Dr. Weber galt unter den Eltern von Abiturienten vorhergehender Jahrgänge als guter Lehrer.

So etwas sprach sich herum.

Er war klein von Statur und hatte etwas besonders Gewissenhaftes an sich, das ihn von anderen Lehrern unterschied. Der Hauch eines alten Gymnasiums begleitete ihn.

Schon der Beginn einer Unterrichtsstunde war ein anderer bei ihm. Während andere Lehrer uns mit dem obligatorischen FDJ-Gruß Freundschaft begrüßten - worauf wir mit Freundschaft zu antworten hatten -, sagte Dr. Weber schlicht: Setzen Sie sich.

Er mühte sich redlich mit uns und dem Vermitteln von Funktionen mit und ohne behebbaren Unstetigkeitsstellen.

Bald waren wir für ihn nur noch das kleinere Problem, denn woanders braute sich ein größeres zusammen mit nicht behebbarer Unstetigkeitsstelle.

Was wir nämlich nicht wussten, er war Katholik und tiefgläubig.

Unser Direktor Herr Faust war ebenfalls tiefgläubig, jedoch vom bevorstehenden Kommunismus. Er hatte die Macht, der andere die falsche ideologische Einstellung. Der eine war als aufstrebender Neulehrer1 zum Schulleiter einer Oberschule berufen worden, der andere war Dr. phil., vormals in Tübingen promoviert.

Das wurmte den Genossen Rektor.

Für einen von beiden konnte das nicht gut gehen.

Neben seiner Leitungstätigkeit unterrichtete der Genosse Faust Geschichte.

Geschichte der Arbeiterklasse.

Für den Schulleiter hatte alles seinen Ursprung in der Urgesellschaft. Er dressierte uns Schüler dermaßen, dass wir alsbald unsere Diskussionsbeiträge zur traditionellen Schülervollversammlung mit den Worten einleiteten: Schon in der Urgesellschaft ...

Das erzeugte Wohlwollen beim Genossen Direktor.

Ein trockener Mathematiklehrer mit seiner Arithmetik hatte da geringe Chancen.

Der titellose Vertreter der nunmehr herrschenden Klasse bat den Kollegen zu einem vertraulich ehrlichen Gespräch.

Hans, du weißt, als Pädagoge in unserer Oberschule bist du zur Erziehung allseitig gebildeter sozialistischer Persönlichkeiten für den Aufbau des Sozialismus verantwortlich. Wie stehst du dazu?

Ich verstehe deine Frage nicht.

Erkläre mir bitte, warum dein Sohn keine Jugendweihestunden besucht, die der Vorbereitung auf die sozialistische Jugendweihe2 dienen.

Er will nicht. Er geht zur Kirche. Er ist ein frommer Christ.

Sein Kind auf den Weg der sozialistischen Tugend zu führen, sollte für einen Pädagogen wie dich selbstverständlich sein. Unsere Gesellschaft erwartet, dass du mit deiner Lebensweise Vorbild bist.

Ich werde mit ihm sprechen.

Gut. Ich freue mich. Du hast mich verstanden, mein Lieber.

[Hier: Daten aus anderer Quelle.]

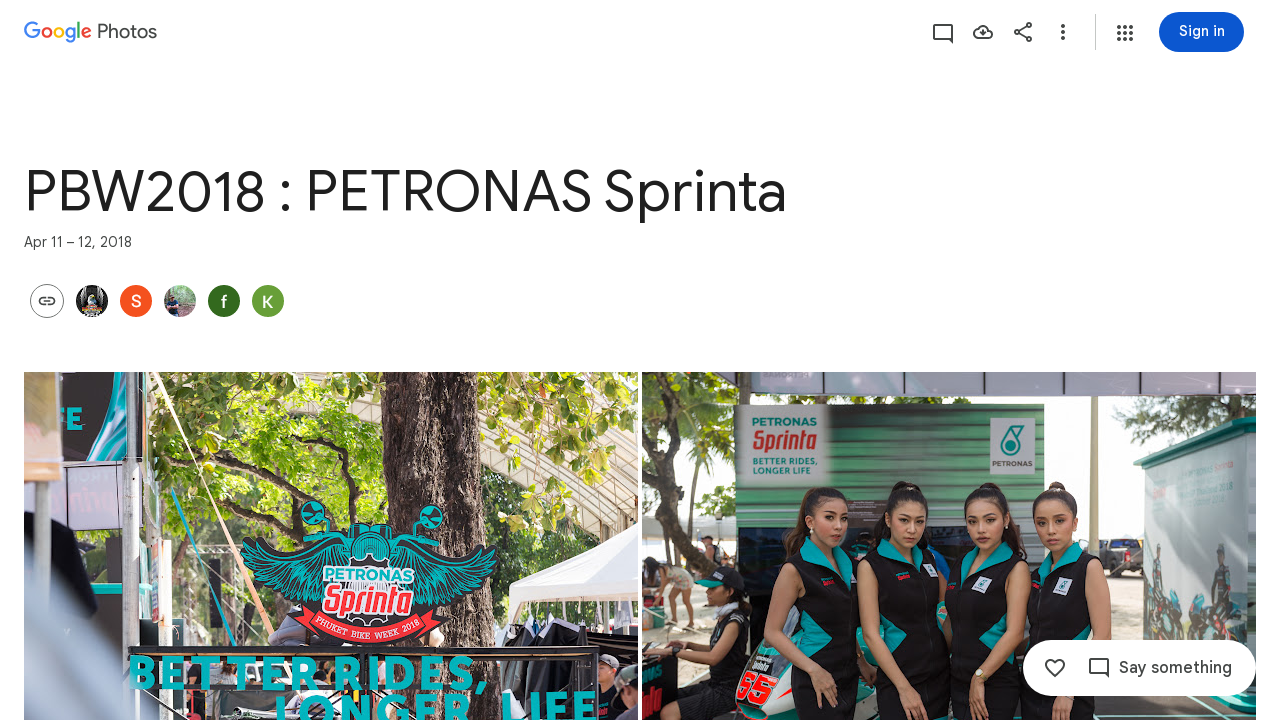

--- FILE ---
content_type: text/javascript; charset=UTF-8
request_url: https://photos.google.com/_/scs/social-static/_/js/k=boq.PhotosUi.en_US.MVNfbDFxk-E.2019.O/ck=boq.PhotosUi.y-Au3PO3hcU.L.B1.O/am=AAAAiDWAGZjNJf5zAQBBxvcdF9A_nhbCDTQZXjB8sxc/d=1/exm=A7fCU,AfoSr,Ahp3ie,B7iQrb,BVgquf,E2VjNc,EAvPLb,EFQ78c,FTPxE,IXJ14b,IZT63,Ihy5De,IoAGb,JNoxi,KUM7Z,KfblCf,Kl6Zic,L1AAkb,LEikZe,Lcfkne,LuJzrb,LvGhrf,MI6k7c,MpJwZc,NwH0H,O1Gjze,O6y8ed,OTA3Ae,OlyvMc,P6sQOc,PrPYRd,QIhFr,RMhBfe,RqjULd,RyvaUb,SdcwHb,SpsfSb,Tzmv8c,UBtLbd,UUJqVe,Uas9Hd,Ulmmrd,V3dDOb,WO9ee,Wp0seb,X07lSd,XVMNvd,XqvODd,YYmHzb,Z15FGf,ZDZcre,ZvHseb,ZwDk9d,_b,_tp,aW3pY,ag510,byfTOb,cVmA2c,e5qFLc,ebZ3mb,fWEBl,gJzDyc,gychg,h1gxcb,hKSk3e,hc6Ubd,hdW3jf,iH3IVc,ig9vTc,j85GYd,kjKdXe,l5KCsc,lXKNFb,lazG7b,lfpdyf,lsjVmc,lwddkf,m9oV,mI3LFb,mSX26d,mdR7q,mzzZzc,n73qwf,nbAYS,oXwu8d,opk1D,p0FwGc,p3hmRc,p9Imqf,pNBFbe,pjICDe,pw70Gc,qTnoBf,rCcCxc,rgKQFc,suMGRe,tAtwtc,w9hDv,wiX7yc,ws9Tlc,xKVq6d,xQtZb,xUdipf,zbML3c,zeQjRb,zr1jrb/excm=_b,_tp,sharedcollection/ed=1/br=1/wt=2/ujg=1/rs=AGLTcCMyuEYo6xoj84PK8gg4EvSFmla9Hw/ee=EVNhjf:pw70Gc;EmZ2Bf:zr1jrb;F2qVr:YClzRc;JsbNhc:Xd8iUd;K5nYTd:ZDZcre;LBgRLc:SdcwHb;Me32dd:MEeYgc;MvK0qf:ACRZh;NJ1rfe:qTnoBf;NPKaK:SdcwHb;NSEoX:lazG7b;O8Cmgf:XOYapd;Pjplud:EEDORb;QGR0gd:Mlhmy;SNUn3:ZwDk9d;ScI3Yc:e7Hzgb;Uvc8o:VDovNc;YIZmRd:A1yn5d;Zk62nb:E1UXVb;a56pNe:JEfCwb;cEt90b:ws9Tlc;dIoSBb:SpsfSb;dowIGb:ebZ3mb;eBAeSb:zbML3c;gty1Xc:suMGRe;iFQyKf:QIhFr;lOO0Vd:OTA3Ae;oGtAuc:sOXFj;pXdRYb:p0FwGc;qQEoOc:KUM7Z;qafBPd:yDVVkb;qddgKe:xQtZb;wR5FRb:rgKQFc;xqZiqf:wmnU7d;yxTchf:KUM7Z;zxnPse:GkRiKb/dti=1/m=il3TSb?wli=PhotosUi.vUzEii3Qq5w.createPhotosEditorPrimaryModuleNoSimd.O%3A%3BPhotosUi.6LEKmzsX-Vs.createPhotosEditorPrimaryModuleSimd.O%3A%3BPhotosUi.VNqMy8g4zEw.skottieWasm.O%3A%3BPhotosUi.qRj-IyYdjYs.twixWasm.O%3A%3B
body_size: -914
content:
"use strict";this.default_PhotosUi=this.default_PhotosUi||{};(function(_){var window=this;
try{
_.ePa=_.x("il3TSb",[_.Ws]);
_.n("il3TSb");
var gef=function(a){var b=_.xuc(a.na,0);b=a.ha>b?a.ha:b;if(a.ka<b||!_.Pb())a.wa().setStyle("margin-bottom",b+"px"),a.ka=b},hef=class extends _.Q{static Ha(){return{service:{prompt:_.YN}}}constructor(a){super();this.ha=this.ka=0;this.na=a.service.prompt;this.Ja=_.S(_.U().Ia(()=>{gef(this)}));this.Ea=_.S(_.U().Ia(b=>{typeof b.data==="number"&&(this.ha=b.data);gef(this)}));this.ua=_.S(_.U().Ia(()=>{this.ha=0;gef(this)}))}Fa(){this.Ja()}Da(a){this.Ea(a)}oa(){this.ua()}};hef.prototype.$wa$q0jwkb=function(){return this.oa};
hef.prototype.$wa$zydxpb=function(){return this.Da};hef.prototype.$wa$p7wHXe=function(){return this.Fa};_.R(_.ePa,hef);
_.r();
}catch(e){_._DumpException(e)}
}).call(this,this.default_PhotosUi);
// Google Inc.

Das heute harmlos erscheinende Gespräch entbehrte jedoch nicht eines gewissen Zündstoffs. Zwar sicherte die Verfassung der DDR dem Einzelnen Glaubens- und Gewissensfreiheit zu. Aber längst hatte der Staat begonnen, die Kirchen aus dem öffentlichen Leben zu drängen. Junge Gemeinden wurden als illegale Jugendorganisationen angesehen. Tausende christliche Schüler mussten die Oberschule verlassen. Die Einführung der Jugendweihe sollte die junge Generation dem Einfluss der Kirche entziehen.

Dr. Weber merkte, dass sich etwas gegen ihn zusammenbraute.

Sein Sohn weigerte sich beharrlich, die Jugendveranstaltungen der Schule zu besuchen und ging weiter zu den Treffen seiner Kirchengemeinde.

Das nahm der Direktor zum Anlass, ihn zu einer offenen und ehrlichen Diskussion mit dem gesamten Kollegium einzuladen. Dort erklärte Genosse Faust freimütig seine Enttäuschung über das Verhalten Dr. Webers.

Ihm sei zu Ohren gekommen, dass dessen Sohn, entgegen dem Versprechen, den Jugendstunden der FDJ weiterhin ferngeblieben war. Der Schulleiter fühle sich enttäuscht und hintergangen, vermisse bei seinem Kollegen die Einheit zwischen gefordertem Bildungsziel und dessen Leben privat. Wie der Herr Dr. Weber sein Leben gestalte, überzeuge den Lehrkörper nicht. Er sei von der notwendigen Haltung als Lehrer weit entfernt, seine Aussagen empfinde der Direktor als unehrlich.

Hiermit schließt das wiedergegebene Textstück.